NOTHING TO HURRY FOR
散歩には必ずしも目的地が必要なわけではない。
家を出るとき、どこまで行くかをおおまかに決めておくこともある。
慣れた道を歩き、何度か立ち止まり、ちょうどいい時間が過ぎたらまた戻ってくる。
けれど散歩において大切なのは、どこに着くかということではない。
数歩歩いては立ち止まり、長く匂いを嗅ぎ、何もない場所をじっと見つめる。
私たちはその前で待つ。
「行こう。

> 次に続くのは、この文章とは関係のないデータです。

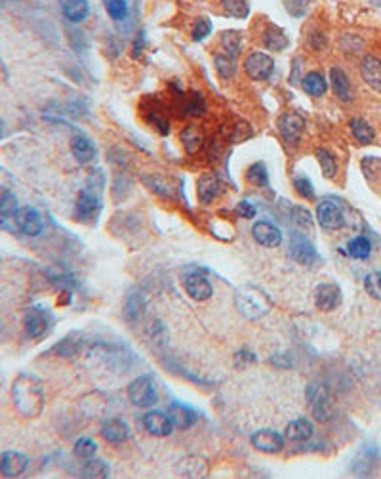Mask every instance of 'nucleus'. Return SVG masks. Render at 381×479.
I'll list each match as a JSON object with an SVG mask.
<instances>
[{"mask_svg":"<svg viewBox=\"0 0 381 479\" xmlns=\"http://www.w3.org/2000/svg\"><path fill=\"white\" fill-rule=\"evenodd\" d=\"M183 289L196 302H204V300L212 298V294H214L212 283L198 273H189L187 277L183 279Z\"/></svg>","mask_w":381,"mask_h":479,"instance_id":"nucleus-13","label":"nucleus"},{"mask_svg":"<svg viewBox=\"0 0 381 479\" xmlns=\"http://www.w3.org/2000/svg\"><path fill=\"white\" fill-rule=\"evenodd\" d=\"M360 75L372 90L381 94V60L375 56H366L360 61Z\"/></svg>","mask_w":381,"mask_h":479,"instance_id":"nucleus-16","label":"nucleus"},{"mask_svg":"<svg viewBox=\"0 0 381 479\" xmlns=\"http://www.w3.org/2000/svg\"><path fill=\"white\" fill-rule=\"evenodd\" d=\"M244 71L252 81H267L275 71V60L265 52H252L244 61Z\"/></svg>","mask_w":381,"mask_h":479,"instance_id":"nucleus-6","label":"nucleus"},{"mask_svg":"<svg viewBox=\"0 0 381 479\" xmlns=\"http://www.w3.org/2000/svg\"><path fill=\"white\" fill-rule=\"evenodd\" d=\"M180 140H181V143H183V147H185L189 153H196V151L202 147L204 136H202V132L198 130V128L193 127V124H189V127H185L183 130H181Z\"/></svg>","mask_w":381,"mask_h":479,"instance_id":"nucleus-29","label":"nucleus"},{"mask_svg":"<svg viewBox=\"0 0 381 479\" xmlns=\"http://www.w3.org/2000/svg\"><path fill=\"white\" fill-rule=\"evenodd\" d=\"M313 434H314L313 424H311L307 419L291 420L290 424H288L285 430V437L291 443L309 441V439L313 437Z\"/></svg>","mask_w":381,"mask_h":479,"instance_id":"nucleus-21","label":"nucleus"},{"mask_svg":"<svg viewBox=\"0 0 381 479\" xmlns=\"http://www.w3.org/2000/svg\"><path fill=\"white\" fill-rule=\"evenodd\" d=\"M73 453H75L78 458H88V460H90V458L96 457L97 445L94 439H90V437H81V439L75 443V449H73Z\"/></svg>","mask_w":381,"mask_h":479,"instance_id":"nucleus-40","label":"nucleus"},{"mask_svg":"<svg viewBox=\"0 0 381 479\" xmlns=\"http://www.w3.org/2000/svg\"><path fill=\"white\" fill-rule=\"evenodd\" d=\"M271 365H275L277 368H290L291 367V359L288 353H277L271 357Z\"/></svg>","mask_w":381,"mask_h":479,"instance_id":"nucleus-49","label":"nucleus"},{"mask_svg":"<svg viewBox=\"0 0 381 479\" xmlns=\"http://www.w3.org/2000/svg\"><path fill=\"white\" fill-rule=\"evenodd\" d=\"M364 291L374 300L381 302V271H372L364 279Z\"/></svg>","mask_w":381,"mask_h":479,"instance_id":"nucleus-42","label":"nucleus"},{"mask_svg":"<svg viewBox=\"0 0 381 479\" xmlns=\"http://www.w3.org/2000/svg\"><path fill=\"white\" fill-rule=\"evenodd\" d=\"M183 111L189 117H202L206 113V99L198 90H191L185 96V104H183Z\"/></svg>","mask_w":381,"mask_h":479,"instance_id":"nucleus-30","label":"nucleus"},{"mask_svg":"<svg viewBox=\"0 0 381 479\" xmlns=\"http://www.w3.org/2000/svg\"><path fill=\"white\" fill-rule=\"evenodd\" d=\"M278 130H280V136L286 143L298 145L301 134L305 130V120H303V117H299L298 113H285L278 119Z\"/></svg>","mask_w":381,"mask_h":479,"instance_id":"nucleus-9","label":"nucleus"},{"mask_svg":"<svg viewBox=\"0 0 381 479\" xmlns=\"http://www.w3.org/2000/svg\"><path fill=\"white\" fill-rule=\"evenodd\" d=\"M147 120H149L153 127L157 128L160 134L166 136L168 132H170V122H168V119H164L160 113H155V111L149 113V115H147Z\"/></svg>","mask_w":381,"mask_h":479,"instance_id":"nucleus-46","label":"nucleus"},{"mask_svg":"<svg viewBox=\"0 0 381 479\" xmlns=\"http://www.w3.org/2000/svg\"><path fill=\"white\" fill-rule=\"evenodd\" d=\"M2 132H4V122H2V119H0V136H2Z\"/></svg>","mask_w":381,"mask_h":479,"instance_id":"nucleus-52","label":"nucleus"},{"mask_svg":"<svg viewBox=\"0 0 381 479\" xmlns=\"http://www.w3.org/2000/svg\"><path fill=\"white\" fill-rule=\"evenodd\" d=\"M128 397L134 407L137 409H149L153 405H157L158 401V391L157 386L153 382L151 376H139L130 382L128 386Z\"/></svg>","mask_w":381,"mask_h":479,"instance_id":"nucleus-3","label":"nucleus"},{"mask_svg":"<svg viewBox=\"0 0 381 479\" xmlns=\"http://www.w3.org/2000/svg\"><path fill=\"white\" fill-rule=\"evenodd\" d=\"M263 44L267 46L269 50H285L288 46V37L286 33L280 27H275V25H269V29L265 31L263 35Z\"/></svg>","mask_w":381,"mask_h":479,"instance_id":"nucleus-31","label":"nucleus"},{"mask_svg":"<svg viewBox=\"0 0 381 479\" xmlns=\"http://www.w3.org/2000/svg\"><path fill=\"white\" fill-rule=\"evenodd\" d=\"M285 435L278 434L275 430H257L252 434V447L260 453H267V455H277L285 449Z\"/></svg>","mask_w":381,"mask_h":479,"instance_id":"nucleus-8","label":"nucleus"},{"mask_svg":"<svg viewBox=\"0 0 381 479\" xmlns=\"http://www.w3.org/2000/svg\"><path fill=\"white\" fill-rule=\"evenodd\" d=\"M221 46H223V52L231 58H239L240 52H242V33L240 31H223L221 33Z\"/></svg>","mask_w":381,"mask_h":479,"instance_id":"nucleus-28","label":"nucleus"},{"mask_svg":"<svg viewBox=\"0 0 381 479\" xmlns=\"http://www.w3.org/2000/svg\"><path fill=\"white\" fill-rule=\"evenodd\" d=\"M25 332L29 334L31 338H40L44 336L46 330H48V321H46V315L38 309H31L29 314L25 315Z\"/></svg>","mask_w":381,"mask_h":479,"instance_id":"nucleus-25","label":"nucleus"},{"mask_svg":"<svg viewBox=\"0 0 381 479\" xmlns=\"http://www.w3.org/2000/svg\"><path fill=\"white\" fill-rule=\"evenodd\" d=\"M63 15L71 23H81L90 15L88 0H63Z\"/></svg>","mask_w":381,"mask_h":479,"instance_id":"nucleus-24","label":"nucleus"},{"mask_svg":"<svg viewBox=\"0 0 381 479\" xmlns=\"http://www.w3.org/2000/svg\"><path fill=\"white\" fill-rule=\"evenodd\" d=\"M139 50H143V38L142 35L137 37V40L134 42V58H139Z\"/></svg>","mask_w":381,"mask_h":479,"instance_id":"nucleus-50","label":"nucleus"},{"mask_svg":"<svg viewBox=\"0 0 381 479\" xmlns=\"http://www.w3.org/2000/svg\"><path fill=\"white\" fill-rule=\"evenodd\" d=\"M97 210H99V197H97L94 191L90 189H84L78 195L76 199V212H78V218L88 222L92 218L97 216Z\"/></svg>","mask_w":381,"mask_h":479,"instance_id":"nucleus-20","label":"nucleus"},{"mask_svg":"<svg viewBox=\"0 0 381 479\" xmlns=\"http://www.w3.org/2000/svg\"><path fill=\"white\" fill-rule=\"evenodd\" d=\"M316 222L321 224L324 229H339L345 225V214L344 210L339 209V204L334 201H321L316 204Z\"/></svg>","mask_w":381,"mask_h":479,"instance_id":"nucleus-7","label":"nucleus"},{"mask_svg":"<svg viewBox=\"0 0 381 479\" xmlns=\"http://www.w3.org/2000/svg\"><path fill=\"white\" fill-rule=\"evenodd\" d=\"M196 195L201 204H210L219 195V180L214 174H202L196 181Z\"/></svg>","mask_w":381,"mask_h":479,"instance_id":"nucleus-23","label":"nucleus"},{"mask_svg":"<svg viewBox=\"0 0 381 479\" xmlns=\"http://www.w3.org/2000/svg\"><path fill=\"white\" fill-rule=\"evenodd\" d=\"M143 428L155 437H166V435L172 434L173 424L166 412L149 411L143 414Z\"/></svg>","mask_w":381,"mask_h":479,"instance_id":"nucleus-12","label":"nucleus"},{"mask_svg":"<svg viewBox=\"0 0 381 479\" xmlns=\"http://www.w3.org/2000/svg\"><path fill=\"white\" fill-rule=\"evenodd\" d=\"M101 437L107 443H115V445L124 443L130 437V426L120 419L107 420V422H103V426H101Z\"/></svg>","mask_w":381,"mask_h":479,"instance_id":"nucleus-18","label":"nucleus"},{"mask_svg":"<svg viewBox=\"0 0 381 479\" xmlns=\"http://www.w3.org/2000/svg\"><path fill=\"white\" fill-rule=\"evenodd\" d=\"M246 178L250 184H254L255 188H267L269 186V172L265 163H254L248 168Z\"/></svg>","mask_w":381,"mask_h":479,"instance_id":"nucleus-34","label":"nucleus"},{"mask_svg":"<svg viewBox=\"0 0 381 479\" xmlns=\"http://www.w3.org/2000/svg\"><path fill=\"white\" fill-rule=\"evenodd\" d=\"M168 416L172 420L173 428H178V430H189V428H193L194 424H196V420H198V414H196L194 409L181 403L170 405Z\"/></svg>","mask_w":381,"mask_h":479,"instance_id":"nucleus-17","label":"nucleus"},{"mask_svg":"<svg viewBox=\"0 0 381 479\" xmlns=\"http://www.w3.org/2000/svg\"><path fill=\"white\" fill-rule=\"evenodd\" d=\"M214 63H216V71L219 73L221 79H232V76L237 75V61H235V58L227 56L225 52L217 54Z\"/></svg>","mask_w":381,"mask_h":479,"instance_id":"nucleus-35","label":"nucleus"},{"mask_svg":"<svg viewBox=\"0 0 381 479\" xmlns=\"http://www.w3.org/2000/svg\"><path fill=\"white\" fill-rule=\"evenodd\" d=\"M294 189H296V191H298L303 199H309V201H313L314 197H316L313 184H311V180L305 178V176H298V178H294Z\"/></svg>","mask_w":381,"mask_h":479,"instance_id":"nucleus-43","label":"nucleus"},{"mask_svg":"<svg viewBox=\"0 0 381 479\" xmlns=\"http://www.w3.org/2000/svg\"><path fill=\"white\" fill-rule=\"evenodd\" d=\"M71 153L81 165H88L96 159V145L86 136H73L71 138Z\"/></svg>","mask_w":381,"mask_h":479,"instance_id":"nucleus-19","label":"nucleus"},{"mask_svg":"<svg viewBox=\"0 0 381 479\" xmlns=\"http://www.w3.org/2000/svg\"><path fill=\"white\" fill-rule=\"evenodd\" d=\"M252 235L257 245L267 248H275L280 245L282 241V233L278 229L277 225L271 224V222H257V224L252 227Z\"/></svg>","mask_w":381,"mask_h":479,"instance_id":"nucleus-14","label":"nucleus"},{"mask_svg":"<svg viewBox=\"0 0 381 479\" xmlns=\"http://www.w3.org/2000/svg\"><path fill=\"white\" fill-rule=\"evenodd\" d=\"M291 220L299 225V227H305V229H311L313 227V218H311V212L301 206H294L291 210Z\"/></svg>","mask_w":381,"mask_h":479,"instance_id":"nucleus-45","label":"nucleus"},{"mask_svg":"<svg viewBox=\"0 0 381 479\" xmlns=\"http://www.w3.org/2000/svg\"><path fill=\"white\" fill-rule=\"evenodd\" d=\"M235 304L237 309L240 311L242 317H246L250 321H257L262 319L263 315H267L271 311V300L269 296L263 291H260L257 286H242L235 294Z\"/></svg>","mask_w":381,"mask_h":479,"instance_id":"nucleus-2","label":"nucleus"},{"mask_svg":"<svg viewBox=\"0 0 381 479\" xmlns=\"http://www.w3.org/2000/svg\"><path fill=\"white\" fill-rule=\"evenodd\" d=\"M372 252V243L368 237L360 235V237H355L347 243V254L357 258V260H366L368 256Z\"/></svg>","mask_w":381,"mask_h":479,"instance_id":"nucleus-32","label":"nucleus"},{"mask_svg":"<svg viewBox=\"0 0 381 479\" xmlns=\"http://www.w3.org/2000/svg\"><path fill=\"white\" fill-rule=\"evenodd\" d=\"M330 83L332 88L336 92V96L344 102H351L353 99V86L349 76L341 67H332L330 69Z\"/></svg>","mask_w":381,"mask_h":479,"instance_id":"nucleus-22","label":"nucleus"},{"mask_svg":"<svg viewBox=\"0 0 381 479\" xmlns=\"http://www.w3.org/2000/svg\"><path fill=\"white\" fill-rule=\"evenodd\" d=\"M44 386L33 375H19L12 386V401L19 414L33 419L44 409Z\"/></svg>","mask_w":381,"mask_h":479,"instance_id":"nucleus-1","label":"nucleus"},{"mask_svg":"<svg viewBox=\"0 0 381 479\" xmlns=\"http://www.w3.org/2000/svg\"><path fill=\"white\" fill-rule=\"evenodd\" d=\"M105 10L112 22H122L128 15V0H103Z\"/></svg>","mask_w":381,"mask_h":479,"instance_id":"nucleus-39","label":"nucleus"},{"mask_svg":"<svg viewBox=\"0 0 381 479\" xmlns=\"http://www.w3.org/2000/svg\"><path fill=\"white\" fill-rule=\"evenodd\" d=\"M4 81H8V69L4 65L2 58H0V83H4Z\"/></svg>","mask_w":381,"mask_h":479,"instance_id":"nucleus-51","label":"nucleus"},{"mask_svg":"<svg viewBox=\"0 0 381 479\" xmlns=\"http://www.w3.org/2000/svg\"><path fill=\"white\" fill-rule=\"evenodd\" d=\"M15 224L19 227V232L29 235V237H37V235H40L42 229H44L42 218H40V214H38L33 206H23V209L17 210V214H15Z\"/></svg>","mask_w":381,"mask_h":479,"instance_id":"nucleus-11","label":"nucleus"},{"mask_svg":"<svg viewBox=\"0 0 381 479\" xmlns=\"http://www.w3.org/2000/svg\"><path fill=\"white\" fill-rule=\"evenodd\" d=\"M29 466V458L17 450H6L0 455V473L4 478H19Z\"/></svg>","mask_w":381,"mask_h":479,"instance_id":"nucleus-10","label":"nucleus"},{"mask_svg":"<svg viewBox=\"0 0 381 479\" xmlns=\"http://www.w3.org/2000/svg\"><path fill=\"white\" fill-rule=\"evenodd\" d=\"M307 401L311 405L314 420L328 422L334 416V405H332V399H330L328 389L324 388L321 382H313L307 388Z\"/></svg>","mask_w":381,"mask_h":479,"instance_id":"nucleus-4","label":"nucleus"},{"mask_svg":"<svg viewBox=\"0 0 381 479\" xmlns=\"http://www.w3.org/2000/svg\"><path fill=\"white\" fill-rule=\"evenodd\" d=\"M143 181L147 184V188L151 189V191H155L157 195H160V197H170V193H172V186L168 184V181L162 178V176H157V174H151V176H143Z\"/></svg>","mask_w":381,"mask_h":479,"instance_id":"nucleus-38","label":"nucleus"},{"mask_svg":"<svg viewBox=\"0 0 381 479\" xmlns=\"http://www.w3.org/2000/svg\"><path fill=\"white\" fill-rule=\"evenodd\" d=\"M126 314L132 321H135V319L143 314V302L139 296H132V298H130V302H128L126 306Z\"/></svg>","mask_w":381,"mask_h":479,"instance_id":"nucleus-47","label":"nucleus"},{"mask_svg":"<svg viewBox=\"0 0 381 479\" xmlns=\"http://www.w3.org/2000/svg\"><path fill=\"white\" fill-rule=\"evenodd\" d=\"M349 127H351V132L353 136H355V140H357L360 145H370V143L375 140V130L372 128V124H370L368 120L355 117V119H351V122H349Z\"/></svg>","mask_w":381,"mask_h":479,"instance_id":"nucleus-27","label":"nucleus"},{"mask_svg":"<svg viewBox=\"0 0 381 479\" xmlns=\"http://www.w3.org/2000/svg\"><path fill=\"white\" fill-rule=\"evenodd\" d=\"M341 302V292L336 285H330V283H324V285L316 286V292H314V304L321 311H334Z\"/></svg>","mask_w":381,"mask_h":479,"instance_id":"nucleus-15","label":"nucleus"},{"mask_svg":"<svg viewBox=\"0 0 381 479\" xmlns=\"http://www.w3.org/2000/svg\"><path fill=\"white\" fill-rule=\"evenodd\" d=\"M316 161H319V165H321V172L324 178H328V180L336 178L337 161L330 151L316 149Z\"/></svg>","mask_w":381,"mask_h":479,"instance_id":"nucleus-33","label":"nucleus"},{"mask_svg":"<svg viewBox=\"0 0 381 479\" xmlns=\"http://www.w3.org/2000/svg\"><path fill=\"white\" fill-rule=\"evenodd\" d=\"M301 86H303V90H305L307 96L321 97V96H324V94H326L328 83H326L324 75H321V73L313 71V73H307V75L303 76Z\"/></svg>","mask_w":381,"mask_h":479,"instance_id":"nucleus-26","label":"nucleus"},{"mask_svg":"<svg viewBox=\"0 0 381 479\" xmlns=\"http://www.w3.org/2000/svg\"><path fill=\"white\" fill-rule=\"evenodd\" d=\"M237 214H239L240 218H254L255 214H257V210H255V206H254V202H250V201H240L239 204H237Z\"/></svg>","mask_w":381,"mask_h":479,"instance_id":"nucleus-48","label":"nucleus"},{"mask_svg":"<svg viewBox=\"0 0 381 479\" xmlns=\"http://www.w3.org/2000/svg\"><path fill=\"white\" fill-rule=\"evenodd\" d=\"M221 6L227 14L235 15V17H246L250 12L246 0H221Z\"/></svg>","mask_w":381,"mask_h":479,"instance_id":"nucleus-41","label":"nucleus"},{"mask_svg":"<svg viewBox=\"0 0 381 479\" xmlns=\"http://www.w3.org/2000/svg\"><path fill=\"white\" fill-rule=\"evenodd\" d=\"M19 210V204H17V199L12 191L8 189H2L0 191V216L2 218H15Z\"/></svg>","mask_w":381,"mask_h":479,"instance_id":"nucleus-36","label":"nucleus"},{"mask_svg":"<svg viewBox=\"0 0 381 479\" xmlns=\"http://www.w3.org/2000/svg\"><path fill=\"white\" fill-rule=\"evenodd\" d=\"M212 33V22L208 17H201L196 19L193 27V40L194 42H202L204 38H208V35Z\"/></svg>","mask_w":381,"mask_h":479,"instance_id":"nucleus-44","label":"nucleus"},{"mask_svg":"<svg viewBox=\"0 0 381 479\" xmlns=\"http://www.w3.org/2000/svg\"><path fill=\"white\" fill-rule=\"evenodd\" d=\"M83 476L88 479H101L109 478V466L99 458H90V462L84 466Z\"/></svg>","mask_w":381,"mask_h":479,"instance_id":"nucleus-37","label":"nucleus"},{"mask_svg":"<svg viewBox=\"0 0 381 479\" xmlns=\"http://www.w3.org/2000/svg\"><path fill=\"white\" fill-rule=\"evenodd\" d=\"M288 250H290L291 258L298 263H301V266H305V268H314L321 260L313 243L307 237H303V235H299V233H291Z\"/></svg>","mask_w":381,"mask_h":479,"instance_id":"nucleus-5","label":"nucleus"}]
</instances>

」
少し急がなければと、リードを軽く引くこともある。
けれど時には、そのまま立っていることで十分なこともある。
何を見ているのか分からなくても、しばらくその場に一緒に留まる。
すると、見えていなかったものが見えてくる。
塀の下に生えた小さな草、
風にゆっくり揺れる葉、
陽射しを長く含んだアスファルトの温度。
一日はいつも目的地へと向かっている。
どこへ行き、何をし、いつ戻らなければならないか。
散歩をしながらも、次の予定を考え、時間を確かめてしまう。
けれど歩いている間だけは、それらを少し手放してもいい。
止まりたければ止まり、歩きたければ歩く。
少し遠回りしても構わない。
良い散歩とは、たくさん歩くことにあるのではない。
少しだけ急がないこと。
目的地がなくてもいいということ。
立ち止まるべきときに、一緒に立ち止まること。
今日は何も決めなくていい。
少し遠回りしてもいいし、しばらく立ち止まっていてもいい。
散歩には、急ぐべき理由など元々ないのだから。